● **AIM**: Can you write what comes next in the interview with Beck Dorey-Stein, picking up after its last sentence?

Beck Dorey-Stein is Over the Oval Office

Beck Dorey-Stein is Over the Oval Office

The author of ‘From the Corner of the Oval’ talks to Restless about Obama, Trump, and power

Beck Dorey-Stein was a stenographer in the White House from 2012 to 2017. Her job took her into the depths of the White House, witnessing history being made under Obama, and the disappointment of Trump’s election. Unwilling to continue working under the Trump administration, Beck decided to write a memoir about her time with Obama and it blew the country away. A book that’s been compared to Bridget Jones Diary, except that it’s true and full of fascinating insights into what working for the White House is like, the Restless team became obsessed. We got the chance to sit down with the author to talk about Obama, Trump, and power. Read on for her insights on these subjects and more.

How did it feel being in the same room as some of the most powerful people in the world?

That depends on which person. It was always exciting and a little nerve-wracking to be near President Obama. Some of his senior staffers and Cabinet members, although powerful, became friends and mentors after spending so much time together on the road. Foreign leaders, members of Congress, successful business people, and celebrities were interesting to observe but rarely intimidating because I wasn’t expected to interact directly with them. (Instead, I just watched them grow nervous before speaking to President Obama.) In the beginning, everyone impressed me, but after five years, the only person who still made my hands sweat and my heart race was President Obama. 

Did your job change the way you perceive power or those in power?

I think in every job I’ve ever had, there’s been the issue of power and the all-too-common abuse of power. Whether it was my restaurant manager when I was 19 or my Lululemon manager when I was 24 or my office director at the White House, power is both necessary and difficult to wear well. Like any industry, there are good leaders in government and not so good ones. My job changed the way I perceive power because President Obama used his in the best, most effective way — to be kind while also establishing boundaries, constructive communication and high expectations. He used his power to listen, to ask questions, to raise awareness and compassion. Seeing his leadership skills in action made me appreciate that power is the opportunity to be generous…or a jackass.

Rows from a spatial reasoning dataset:
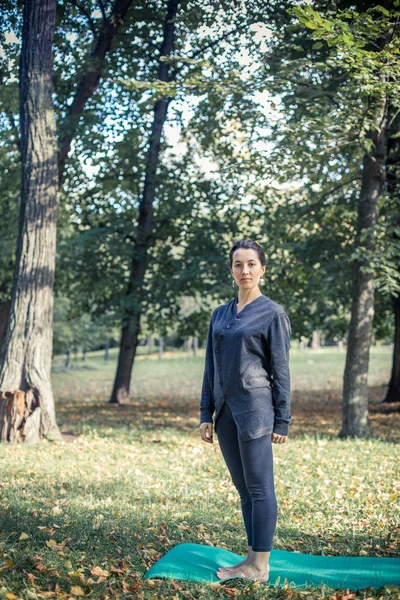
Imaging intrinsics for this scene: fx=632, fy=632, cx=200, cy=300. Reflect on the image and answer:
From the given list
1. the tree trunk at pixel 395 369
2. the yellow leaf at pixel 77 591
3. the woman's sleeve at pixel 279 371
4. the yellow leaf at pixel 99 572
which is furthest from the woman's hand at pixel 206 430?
the tree trunk at pixel 395 369

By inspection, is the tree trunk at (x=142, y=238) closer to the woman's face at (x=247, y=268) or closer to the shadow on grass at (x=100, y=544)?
the shadow on grass at (x=100, y=544)

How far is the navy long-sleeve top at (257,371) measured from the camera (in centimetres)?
403

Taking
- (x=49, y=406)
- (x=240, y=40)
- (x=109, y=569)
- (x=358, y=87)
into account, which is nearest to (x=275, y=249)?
(x=358, y=87)

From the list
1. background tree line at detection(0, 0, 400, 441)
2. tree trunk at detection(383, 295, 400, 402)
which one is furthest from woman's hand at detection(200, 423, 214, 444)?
tree trunk at detection(383, 295, 400, 402)

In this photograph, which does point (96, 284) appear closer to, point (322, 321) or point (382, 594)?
point (322, 321)

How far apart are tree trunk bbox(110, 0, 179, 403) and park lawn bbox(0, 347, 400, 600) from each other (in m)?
3.79

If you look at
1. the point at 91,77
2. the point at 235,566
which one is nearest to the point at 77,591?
the point at 235,566

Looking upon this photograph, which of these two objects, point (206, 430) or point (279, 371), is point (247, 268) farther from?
point (206, 430)

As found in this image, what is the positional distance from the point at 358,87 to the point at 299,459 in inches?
190

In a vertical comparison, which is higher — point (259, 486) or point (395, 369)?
point (395, 369)

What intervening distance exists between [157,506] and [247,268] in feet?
9.30

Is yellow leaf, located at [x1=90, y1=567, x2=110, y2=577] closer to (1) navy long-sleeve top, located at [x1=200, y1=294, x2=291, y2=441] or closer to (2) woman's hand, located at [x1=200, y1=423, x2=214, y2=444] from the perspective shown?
(2) woman's hand, located at [x1=200, y1=423, x2=214, y2=444]

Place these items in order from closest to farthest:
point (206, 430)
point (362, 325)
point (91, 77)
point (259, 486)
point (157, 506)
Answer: point (259, 486), point (206, 430), point (157, 506), point (362, 325), point (91, 77)

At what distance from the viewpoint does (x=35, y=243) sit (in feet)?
32.3
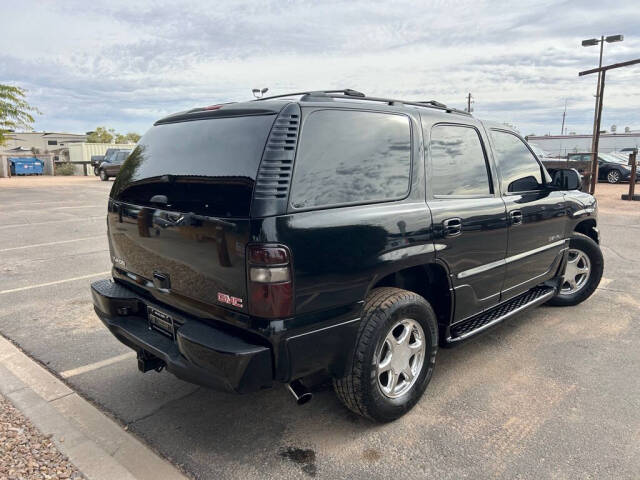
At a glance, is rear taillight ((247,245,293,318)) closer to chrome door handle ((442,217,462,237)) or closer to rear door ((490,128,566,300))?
chrome door handle ((442,217,462,237))

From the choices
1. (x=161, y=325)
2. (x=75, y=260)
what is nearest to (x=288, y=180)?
(x=161, y=325)

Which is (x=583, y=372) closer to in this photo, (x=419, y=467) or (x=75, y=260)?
(x=419, y=467)

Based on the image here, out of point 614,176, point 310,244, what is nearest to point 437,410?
point 310,244

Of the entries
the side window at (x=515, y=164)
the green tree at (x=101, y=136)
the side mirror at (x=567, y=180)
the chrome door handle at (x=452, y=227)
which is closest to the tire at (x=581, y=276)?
the side mirror at (x=567, y=180)

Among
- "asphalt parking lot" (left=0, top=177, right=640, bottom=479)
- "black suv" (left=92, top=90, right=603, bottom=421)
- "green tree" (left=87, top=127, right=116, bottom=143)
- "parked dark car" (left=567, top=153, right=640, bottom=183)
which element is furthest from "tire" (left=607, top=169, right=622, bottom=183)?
"green tree" (left=87, top=127, right=116, bottom=143)

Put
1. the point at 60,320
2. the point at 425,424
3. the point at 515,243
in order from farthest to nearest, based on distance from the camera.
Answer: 1. the point at 60,320
2. the point at 515,243
3. the point at 425,424

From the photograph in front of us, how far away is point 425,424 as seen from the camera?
2953 mm

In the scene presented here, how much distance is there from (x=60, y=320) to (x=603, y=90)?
16.7m

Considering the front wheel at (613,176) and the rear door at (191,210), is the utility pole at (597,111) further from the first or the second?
the rear door at (191,210)

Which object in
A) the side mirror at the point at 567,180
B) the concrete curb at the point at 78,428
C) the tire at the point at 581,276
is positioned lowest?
the concrete curb at the point at 78,428

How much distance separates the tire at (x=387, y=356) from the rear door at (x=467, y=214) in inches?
14.8

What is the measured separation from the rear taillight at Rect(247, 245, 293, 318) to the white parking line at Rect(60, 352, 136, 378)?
6.67ft

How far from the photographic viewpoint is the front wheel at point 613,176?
21.8 meters

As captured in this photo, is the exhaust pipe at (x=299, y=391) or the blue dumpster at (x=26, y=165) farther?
the blue dumpster at (x=26, y=165)
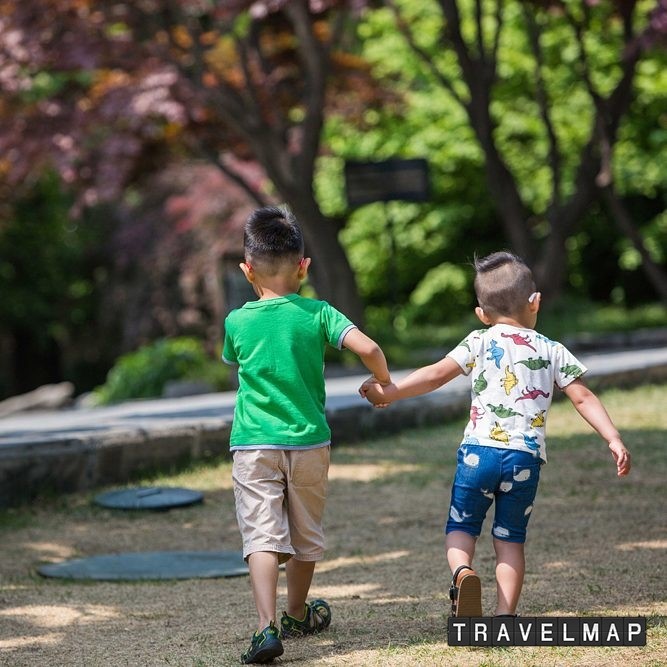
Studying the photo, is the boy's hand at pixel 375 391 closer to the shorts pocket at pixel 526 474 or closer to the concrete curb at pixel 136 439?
the shorts pocket at pixel 526 474

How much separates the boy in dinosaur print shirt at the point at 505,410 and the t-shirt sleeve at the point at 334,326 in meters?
0.27

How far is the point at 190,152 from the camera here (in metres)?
17.0

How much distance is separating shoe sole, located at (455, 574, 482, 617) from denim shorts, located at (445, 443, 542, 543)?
283 millimetres

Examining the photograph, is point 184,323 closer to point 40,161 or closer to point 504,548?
point 40,161

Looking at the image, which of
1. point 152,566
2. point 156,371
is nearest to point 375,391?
point 152,566

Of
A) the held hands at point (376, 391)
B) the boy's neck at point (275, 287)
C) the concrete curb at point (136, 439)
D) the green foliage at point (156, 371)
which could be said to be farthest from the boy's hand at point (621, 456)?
the green foliage at point (156, 371)

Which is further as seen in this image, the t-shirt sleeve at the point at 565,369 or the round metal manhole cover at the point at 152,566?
the round metal manhole cover at the point at 152,566

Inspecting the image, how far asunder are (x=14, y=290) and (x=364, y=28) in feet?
25.6

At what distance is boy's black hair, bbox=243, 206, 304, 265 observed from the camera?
4.32 metres

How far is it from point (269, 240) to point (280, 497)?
0.83m

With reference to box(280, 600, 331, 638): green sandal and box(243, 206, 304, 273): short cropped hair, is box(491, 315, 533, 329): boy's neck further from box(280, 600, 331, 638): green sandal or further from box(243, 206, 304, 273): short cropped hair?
box(280, 600, 331, 638): green sandal

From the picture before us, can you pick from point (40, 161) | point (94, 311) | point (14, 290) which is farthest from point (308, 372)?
point (94, 311)

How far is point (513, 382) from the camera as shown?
14.0ft

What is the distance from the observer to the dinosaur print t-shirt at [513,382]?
14.0 feet
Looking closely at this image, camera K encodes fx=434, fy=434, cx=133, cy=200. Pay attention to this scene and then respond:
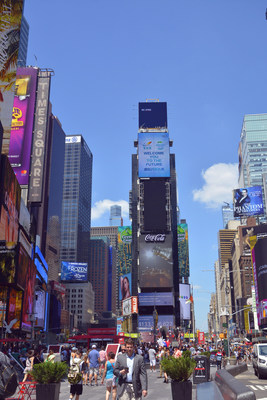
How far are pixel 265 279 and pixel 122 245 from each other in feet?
284

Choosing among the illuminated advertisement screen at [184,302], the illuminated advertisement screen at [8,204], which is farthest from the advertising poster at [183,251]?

● **RESULT OF THE EXERCISE**:
Tell us more about what it feel like to have a job that required you to literally not use your voice. 

Most of the time, I didn’t have much to say because I was recording roundtables full of intellectuals and interviews between actual geniuses. Having come from a teaching background, however, I struggled with feeling so unseen. I’d always felt like part of a team, and as a stenographer, there’s no way to really go above and beyond an accurate transcript. I wanted to improve and grow, but how can you ask for feedback when you’re being paid not to speak? It was the job of a lifetime, but it was a job I had to stretch to fit me. 

Did that nature of your job become harder to stomach when Trump came?

Yes. I write about this in the epilogue, which could have been much longer except that his staff was turning over at such a clip that it proved impossible to keep up. 

How do you feel about the pressure to be as visible as possible today in order to be successful?

It’s certainly a pressure that I struggle with but I guess my attitude towards navigating social media and self-promotion is the same attitude most soccer coaches have toward their squad of squirmy five year-olds: Just try your best to be your best!

You witnessed the first days of Donald Trump’s White House, while some, like myself, had the luxury of shutting off our phones to avoid the reality, you were forced to bear intimate witness to it as part of your job. Can you tell us more about what that was like? 

I would but I’m not interested in reliving the trauma! I guess we could sum it up with Donald Trump’s entire vocabulary: Bad, horrible, very bad, tremendous, huge, losers.

What would you say is the biggest lesson you took from your time working close to Obama? 

It takes two seconds to say hi to someone, to treat someone with respect and change the trajectory of their day and your interaction. Also, don’t let perfect be the enemy of the good. Also, find your real friends by being the real you. Also, wear flats on travel days if you don’t want to eat tarmac.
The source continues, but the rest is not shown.